Elvis Music Owner Carlin Is Said in Talks for $250 Million SaleBy
Carlin America Inc., owner of rights to Elvis Presley, AC/DC and Billie Holiday music, is close to an agreement to sell to Round Hill Music, the owner of early Beatles hits “She Loves You” and “I Saw Her Standing There,” according to three people with knowledge of the matter.
Carlin’s catalog of more than 100,000 songs could fetch $250 million, said the people, who asked not to be identified because the deal is private. Freddy Bienstock, who worked early on with Presley, founded New York-based Carlin in the 1960s and added to its collection before his death in 2008. Terms, including the final price, were still being negotiated.
The value of song libraries has jumped in recent years, buoyed by major labels making acquisitions and private investors buying, too, as the industry recovers from two decades of decline.

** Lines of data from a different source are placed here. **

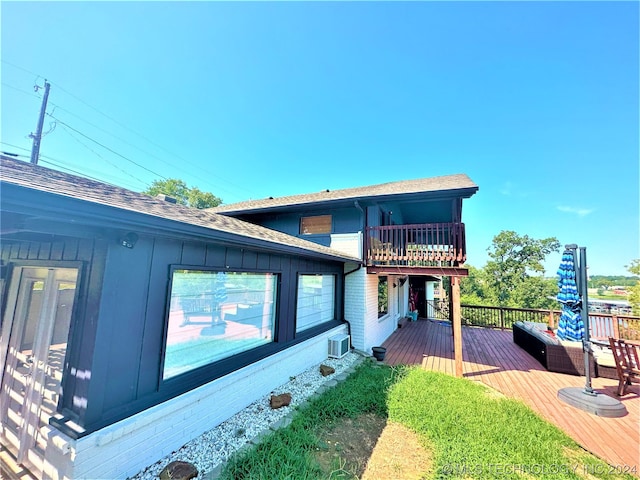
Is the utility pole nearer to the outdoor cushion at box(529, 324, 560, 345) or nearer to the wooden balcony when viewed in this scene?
the wooden balcony

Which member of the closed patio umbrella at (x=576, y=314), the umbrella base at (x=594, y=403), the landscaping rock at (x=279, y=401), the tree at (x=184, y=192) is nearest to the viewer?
the landscaping rock at (x=279, y=401)

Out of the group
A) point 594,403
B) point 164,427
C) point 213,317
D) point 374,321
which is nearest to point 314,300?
point 374,321

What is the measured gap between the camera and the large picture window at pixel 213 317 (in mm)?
3010

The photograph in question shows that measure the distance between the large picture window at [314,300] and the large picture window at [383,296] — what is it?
221 cm

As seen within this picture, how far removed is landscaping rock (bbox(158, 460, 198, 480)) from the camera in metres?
2.43

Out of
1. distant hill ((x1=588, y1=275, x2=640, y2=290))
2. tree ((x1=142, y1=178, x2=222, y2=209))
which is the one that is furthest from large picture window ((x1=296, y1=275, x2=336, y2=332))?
tree ((x1=142, y1=178, x2=222, y2=209))

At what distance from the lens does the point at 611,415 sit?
402 cm

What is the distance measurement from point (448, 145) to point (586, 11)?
22.1 feet

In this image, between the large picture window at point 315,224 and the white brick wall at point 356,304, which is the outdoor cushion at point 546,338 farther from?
the large picture window at point 315,224

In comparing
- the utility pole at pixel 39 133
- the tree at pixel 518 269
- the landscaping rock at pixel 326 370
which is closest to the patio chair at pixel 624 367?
the landscaping rock at pixel 326 370

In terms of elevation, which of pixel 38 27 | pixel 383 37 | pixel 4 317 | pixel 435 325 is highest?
pixel 383 37

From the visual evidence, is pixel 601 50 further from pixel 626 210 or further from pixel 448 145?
pixel 626 210

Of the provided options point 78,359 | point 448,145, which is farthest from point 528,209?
point 78,359

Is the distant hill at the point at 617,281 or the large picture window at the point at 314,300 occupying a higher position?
the distant hill at the point at 617,281
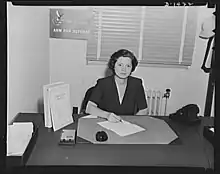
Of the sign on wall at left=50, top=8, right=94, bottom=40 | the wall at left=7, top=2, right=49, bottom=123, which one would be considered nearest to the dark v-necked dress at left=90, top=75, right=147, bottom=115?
the wall at left=7, top=2, right=49, bottom=123

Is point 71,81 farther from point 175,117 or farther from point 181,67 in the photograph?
point 175,117

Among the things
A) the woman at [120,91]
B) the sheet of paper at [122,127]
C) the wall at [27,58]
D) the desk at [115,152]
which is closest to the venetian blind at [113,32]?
the wall at [27,58]

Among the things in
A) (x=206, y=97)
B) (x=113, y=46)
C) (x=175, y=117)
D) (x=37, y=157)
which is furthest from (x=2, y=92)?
(x=206, y=97)

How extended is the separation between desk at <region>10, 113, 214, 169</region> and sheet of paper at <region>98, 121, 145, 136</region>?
164 millimetres

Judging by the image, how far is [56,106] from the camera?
1.35 meters

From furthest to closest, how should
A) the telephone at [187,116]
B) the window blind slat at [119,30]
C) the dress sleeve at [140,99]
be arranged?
the window blind slat at [119,30] < the dress sleeve at [140,99] < the telephone at [187,116]

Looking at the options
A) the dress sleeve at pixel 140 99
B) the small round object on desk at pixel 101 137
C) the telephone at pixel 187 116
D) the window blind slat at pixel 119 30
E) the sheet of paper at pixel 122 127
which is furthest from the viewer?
the window blind slat at pixel 119 30

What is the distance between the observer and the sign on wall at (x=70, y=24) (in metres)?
2.98

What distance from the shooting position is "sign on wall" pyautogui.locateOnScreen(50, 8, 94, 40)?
2.98 m

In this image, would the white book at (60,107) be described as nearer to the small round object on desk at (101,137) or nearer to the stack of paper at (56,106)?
the stack of paper at (56,106)

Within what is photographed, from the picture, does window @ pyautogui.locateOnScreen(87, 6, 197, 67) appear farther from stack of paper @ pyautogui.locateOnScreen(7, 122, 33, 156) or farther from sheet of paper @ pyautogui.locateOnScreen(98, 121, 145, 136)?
stack of paper @ pyautogui.locateOnScreen(7, 122, 33, 156)

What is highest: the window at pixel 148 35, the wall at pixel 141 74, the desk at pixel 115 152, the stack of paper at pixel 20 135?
the window at pixel 148 35

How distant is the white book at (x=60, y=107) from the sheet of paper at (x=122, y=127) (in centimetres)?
17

Thanks to subscription streaming services like Spotify, U.S. spending on music is poised to increase for a third year in a row, according to a report from the Recording Industry Association of America.

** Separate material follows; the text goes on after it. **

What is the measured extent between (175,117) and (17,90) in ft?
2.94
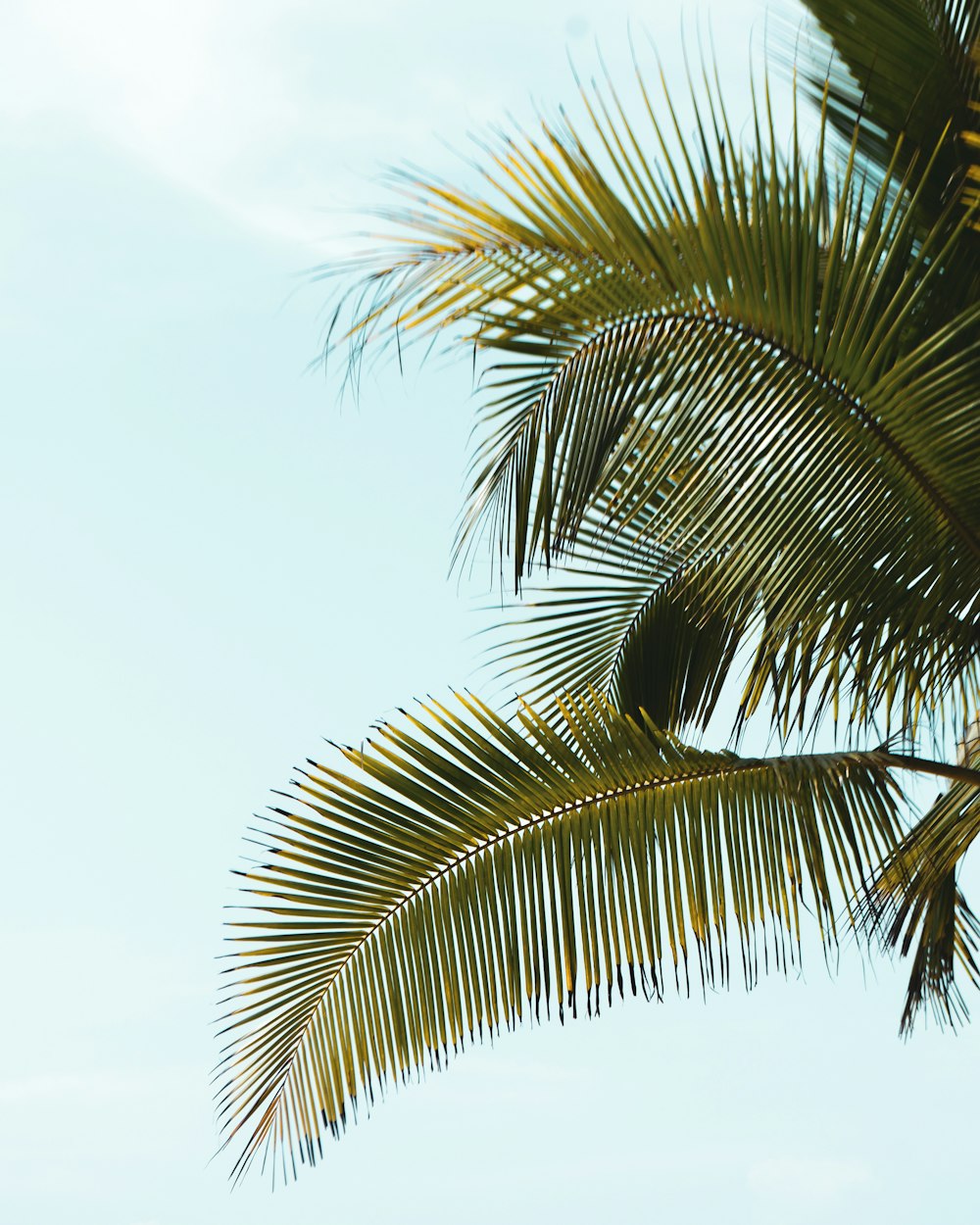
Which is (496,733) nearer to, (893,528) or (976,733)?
(893,528)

Founded by Josh Gruss, New York-based Round Hill has made more than 20 investments in music catalogs since 2011, including Beatles compositions and more current stars like Katy Perry, according to its website. The company raised $201.6 million with Round Hill Royalty Music Fund 1 in July 2014. Billboard said earlier this year the company was seeking money for a second fund, and had gross profit approaching $20 million.
Round Hill controls both masters -- specific recordings of a rock group like The Offspring -- as well as publishing rights, which entitle the company to collect royalties on all recordings of a particular song. The company ranked 10th in market share among publishers in the first quarter of 2017, according to Billboard, controlling 1.29 percent of the top 100 radio songs.
In September, billionaire Len Blavatnik’s Warner Music Group acquired Dutch electronic music label Spinnin Records for about $100 million, according to trade reports at the time, and BMG Rights Management paid a similar price in January for Nashville label Broken Bow Records. Ole, a Toronto-based publisher and royalty administrator, went on the block in March, Billboard reported at the time.